# Work to complete
Can you output, as a numbered list with blank lines omitted, only the lines of the records from the one containing "Judging by the photograph, is" through the end of the records, both ends included?

[Data entries]
#####

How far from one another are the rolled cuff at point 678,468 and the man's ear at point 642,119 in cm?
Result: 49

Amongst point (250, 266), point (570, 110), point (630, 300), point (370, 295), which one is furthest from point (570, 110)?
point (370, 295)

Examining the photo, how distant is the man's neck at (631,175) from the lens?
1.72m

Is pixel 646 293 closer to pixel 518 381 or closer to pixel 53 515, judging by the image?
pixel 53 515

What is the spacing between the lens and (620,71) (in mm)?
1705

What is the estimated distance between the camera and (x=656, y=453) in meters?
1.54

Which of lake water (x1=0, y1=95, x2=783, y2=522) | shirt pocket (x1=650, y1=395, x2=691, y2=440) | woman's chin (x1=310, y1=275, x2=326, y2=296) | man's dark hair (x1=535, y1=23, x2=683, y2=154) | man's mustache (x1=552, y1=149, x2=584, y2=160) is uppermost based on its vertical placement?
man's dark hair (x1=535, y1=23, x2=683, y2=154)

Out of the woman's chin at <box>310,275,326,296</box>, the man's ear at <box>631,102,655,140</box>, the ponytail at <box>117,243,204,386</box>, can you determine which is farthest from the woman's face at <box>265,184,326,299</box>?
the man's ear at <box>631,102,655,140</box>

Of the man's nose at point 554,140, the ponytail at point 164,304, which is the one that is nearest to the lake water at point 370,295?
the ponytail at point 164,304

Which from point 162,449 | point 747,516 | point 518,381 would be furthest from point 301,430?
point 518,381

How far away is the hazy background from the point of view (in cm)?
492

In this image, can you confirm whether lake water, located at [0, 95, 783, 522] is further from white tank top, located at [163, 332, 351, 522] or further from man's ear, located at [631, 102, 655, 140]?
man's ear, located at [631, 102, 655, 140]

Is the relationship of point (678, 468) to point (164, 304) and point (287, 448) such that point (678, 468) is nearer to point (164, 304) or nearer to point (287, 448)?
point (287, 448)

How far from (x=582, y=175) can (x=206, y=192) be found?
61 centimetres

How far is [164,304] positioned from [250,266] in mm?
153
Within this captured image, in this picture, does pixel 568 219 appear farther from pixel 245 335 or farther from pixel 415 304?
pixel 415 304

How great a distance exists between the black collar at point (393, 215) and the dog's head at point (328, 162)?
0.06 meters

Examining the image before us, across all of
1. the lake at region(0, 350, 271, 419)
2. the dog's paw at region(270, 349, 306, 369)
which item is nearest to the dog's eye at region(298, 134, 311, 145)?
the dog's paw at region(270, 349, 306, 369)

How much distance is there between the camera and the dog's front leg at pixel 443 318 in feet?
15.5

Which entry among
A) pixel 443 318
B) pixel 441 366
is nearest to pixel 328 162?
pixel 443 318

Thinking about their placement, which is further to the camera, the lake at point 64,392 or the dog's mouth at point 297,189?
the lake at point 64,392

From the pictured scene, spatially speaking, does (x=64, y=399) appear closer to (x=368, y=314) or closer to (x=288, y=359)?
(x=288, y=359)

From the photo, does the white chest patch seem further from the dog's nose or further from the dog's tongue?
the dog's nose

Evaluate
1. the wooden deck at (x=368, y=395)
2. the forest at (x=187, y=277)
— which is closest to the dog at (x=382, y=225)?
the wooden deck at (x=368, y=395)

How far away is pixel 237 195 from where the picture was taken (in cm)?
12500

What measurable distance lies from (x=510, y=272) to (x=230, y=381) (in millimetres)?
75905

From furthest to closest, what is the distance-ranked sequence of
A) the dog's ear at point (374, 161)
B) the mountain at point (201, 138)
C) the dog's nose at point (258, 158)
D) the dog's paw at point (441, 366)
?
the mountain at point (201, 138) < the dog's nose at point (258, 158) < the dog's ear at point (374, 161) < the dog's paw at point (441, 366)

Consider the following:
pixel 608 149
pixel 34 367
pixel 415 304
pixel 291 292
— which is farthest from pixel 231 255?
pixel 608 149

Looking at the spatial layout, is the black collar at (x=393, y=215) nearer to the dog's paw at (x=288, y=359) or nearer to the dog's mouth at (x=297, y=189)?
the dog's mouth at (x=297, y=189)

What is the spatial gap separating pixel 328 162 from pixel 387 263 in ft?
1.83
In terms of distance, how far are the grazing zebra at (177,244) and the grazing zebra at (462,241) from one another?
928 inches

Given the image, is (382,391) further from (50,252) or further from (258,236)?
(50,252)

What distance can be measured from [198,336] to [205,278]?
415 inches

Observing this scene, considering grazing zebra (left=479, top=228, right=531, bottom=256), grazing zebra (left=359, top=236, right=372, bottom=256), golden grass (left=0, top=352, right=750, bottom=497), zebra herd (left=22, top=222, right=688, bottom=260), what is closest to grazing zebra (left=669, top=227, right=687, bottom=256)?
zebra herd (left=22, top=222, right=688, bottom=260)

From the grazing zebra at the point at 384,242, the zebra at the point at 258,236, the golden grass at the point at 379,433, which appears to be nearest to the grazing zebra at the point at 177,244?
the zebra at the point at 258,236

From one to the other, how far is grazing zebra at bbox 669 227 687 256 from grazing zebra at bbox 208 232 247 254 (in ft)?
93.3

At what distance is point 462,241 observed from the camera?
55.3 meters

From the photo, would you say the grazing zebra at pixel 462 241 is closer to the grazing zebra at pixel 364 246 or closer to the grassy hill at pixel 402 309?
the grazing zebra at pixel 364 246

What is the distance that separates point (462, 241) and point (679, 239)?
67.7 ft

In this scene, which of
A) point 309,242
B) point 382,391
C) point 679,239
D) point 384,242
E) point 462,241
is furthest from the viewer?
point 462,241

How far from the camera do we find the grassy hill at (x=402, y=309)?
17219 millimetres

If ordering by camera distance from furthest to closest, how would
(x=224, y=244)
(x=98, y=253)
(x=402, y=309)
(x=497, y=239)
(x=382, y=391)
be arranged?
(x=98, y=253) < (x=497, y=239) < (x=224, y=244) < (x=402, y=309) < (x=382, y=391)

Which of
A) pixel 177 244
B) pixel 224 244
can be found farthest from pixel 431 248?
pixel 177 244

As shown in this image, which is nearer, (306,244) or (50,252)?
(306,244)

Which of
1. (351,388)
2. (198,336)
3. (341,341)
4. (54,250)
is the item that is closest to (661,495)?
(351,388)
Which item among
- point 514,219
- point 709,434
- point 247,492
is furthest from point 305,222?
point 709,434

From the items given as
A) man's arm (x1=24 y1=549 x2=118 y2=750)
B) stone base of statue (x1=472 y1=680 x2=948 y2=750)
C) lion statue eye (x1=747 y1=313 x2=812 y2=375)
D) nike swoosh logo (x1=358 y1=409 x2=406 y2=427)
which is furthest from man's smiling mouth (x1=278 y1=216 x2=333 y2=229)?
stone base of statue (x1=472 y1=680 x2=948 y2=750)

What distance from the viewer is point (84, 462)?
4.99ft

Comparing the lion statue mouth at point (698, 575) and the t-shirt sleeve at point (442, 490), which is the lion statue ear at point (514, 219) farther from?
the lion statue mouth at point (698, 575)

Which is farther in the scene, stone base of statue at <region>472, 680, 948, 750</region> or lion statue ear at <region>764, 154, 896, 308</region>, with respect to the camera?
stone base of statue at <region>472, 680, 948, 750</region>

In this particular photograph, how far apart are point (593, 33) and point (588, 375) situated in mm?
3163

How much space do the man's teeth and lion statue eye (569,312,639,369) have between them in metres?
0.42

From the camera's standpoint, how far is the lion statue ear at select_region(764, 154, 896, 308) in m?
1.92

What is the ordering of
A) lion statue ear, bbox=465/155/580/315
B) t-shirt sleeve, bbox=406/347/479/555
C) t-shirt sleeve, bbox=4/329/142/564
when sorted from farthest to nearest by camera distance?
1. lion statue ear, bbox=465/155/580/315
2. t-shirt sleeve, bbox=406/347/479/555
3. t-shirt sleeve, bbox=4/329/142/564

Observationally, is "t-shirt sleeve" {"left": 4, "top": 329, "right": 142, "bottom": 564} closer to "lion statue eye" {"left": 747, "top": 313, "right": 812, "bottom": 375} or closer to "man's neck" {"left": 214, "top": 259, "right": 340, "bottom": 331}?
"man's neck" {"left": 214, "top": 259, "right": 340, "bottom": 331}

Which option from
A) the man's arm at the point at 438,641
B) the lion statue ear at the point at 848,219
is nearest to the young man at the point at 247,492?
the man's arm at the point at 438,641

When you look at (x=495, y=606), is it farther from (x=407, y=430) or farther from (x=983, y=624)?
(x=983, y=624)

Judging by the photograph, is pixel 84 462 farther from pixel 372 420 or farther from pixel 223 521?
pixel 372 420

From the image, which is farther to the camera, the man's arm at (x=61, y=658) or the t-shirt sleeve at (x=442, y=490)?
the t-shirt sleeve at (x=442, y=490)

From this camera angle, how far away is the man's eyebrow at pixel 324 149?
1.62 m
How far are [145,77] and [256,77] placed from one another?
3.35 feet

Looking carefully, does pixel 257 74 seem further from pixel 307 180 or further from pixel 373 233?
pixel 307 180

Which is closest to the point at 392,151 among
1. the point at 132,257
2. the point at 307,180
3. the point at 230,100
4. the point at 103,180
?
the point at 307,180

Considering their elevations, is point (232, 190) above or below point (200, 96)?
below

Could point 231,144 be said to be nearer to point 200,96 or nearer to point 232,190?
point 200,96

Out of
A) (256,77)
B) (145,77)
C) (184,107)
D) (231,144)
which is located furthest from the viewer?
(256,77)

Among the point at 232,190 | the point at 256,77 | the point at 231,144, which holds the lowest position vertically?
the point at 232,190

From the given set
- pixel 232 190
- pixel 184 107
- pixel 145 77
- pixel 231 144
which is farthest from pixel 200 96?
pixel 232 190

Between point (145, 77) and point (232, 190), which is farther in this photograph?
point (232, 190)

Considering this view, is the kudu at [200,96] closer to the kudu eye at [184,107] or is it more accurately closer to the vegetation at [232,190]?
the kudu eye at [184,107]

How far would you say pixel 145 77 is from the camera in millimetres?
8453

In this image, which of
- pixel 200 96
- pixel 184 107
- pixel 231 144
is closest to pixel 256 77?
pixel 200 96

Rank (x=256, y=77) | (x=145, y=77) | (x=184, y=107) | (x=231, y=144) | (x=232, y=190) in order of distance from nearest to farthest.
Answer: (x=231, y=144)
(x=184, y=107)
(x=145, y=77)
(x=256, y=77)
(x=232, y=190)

#####

# Reply
1. Judging by the photograph, is pixel 84 462 farther from pixel 372 420 or farther from pixel 223 521?
2. pixel 372 420
3. From the image, which is farther to the camera, the man's arm at (x=61, y=658) or the t-shirt sleeve at (x=442, y=490)?
4. the t-shirt sleeve at (x=442, y=490)
5. From this camera angle, how far away is the man's eyebrow at pixel 324 149?
6. 1.62 m
7. How far are [145,77] and [256,77] placed from one another?
8. 3.35 feet
9. Looking carefully, does pixel 257 74 seem further from pixel 307 180 or further from pixel 373 233?
10. pixel 307 180
11. Which is closest to the point at 392,151 among
12. 1. the point at 132,257
13. 2. the point at 307,180
14. 3. the point at 230,100
15. 4. the point at 103,180
16. ?
17. the point at 307,180
18. Considering their elevations, is point (232, 190) above or below point (200, 96)?
19. below
20. Could point 231,144 be said to be nearer to point 200,96 or nearer to point 232,190?
21. point 200,96
22. Out of
23. A) (256,77)
24. B) (145,77)
25. C) (184,107)
26. D) (231,144)
27. which is located furthest from the viewer?
28. (256,77)
29. Among the point at 232,190 | the point at 256,77 | the point at 231,144, which holds the lowest position vertically?
30. the point at 232,190
31. From the given set
32. - pixel 232 190
33. - pixel 184 107
34. - pixel 145 77
35. - pixel 231 144
36. which is farthest from pixel 200 96?
37. pixel 232 190
38. Between point (145, 77) and point (232, 190), which is farther in this photograph?
39. point (232, 190)
40. Considering this view, is the kudu at [200,96] closer to the kudu eye at [184,107] or is it more accurately closer to the vegetation at [232,190]?
41. the kudu eye at [184,107]
42. How far would you say pixel 145 77 is from the camera in millimetres?
43. 8453
44. In this image, which of
45. - pixel 200 96
46. - pixel 184 107
47. - pixel 231 144
48. is closest to pixel 256 77?
49. pixel 200 96
50. Rank (x=256, y=77) | (x=145, y=77) | (x=184, y=107) | (x=231, y=144) | (x=232, y=190) in order of distance from nearest to farthest.
51. Answer: (x=231, y=144)
52. (x=184, y=107)
53. (x=145, y=77)
54. (x=256, y=77)
55. (x=232, y=190)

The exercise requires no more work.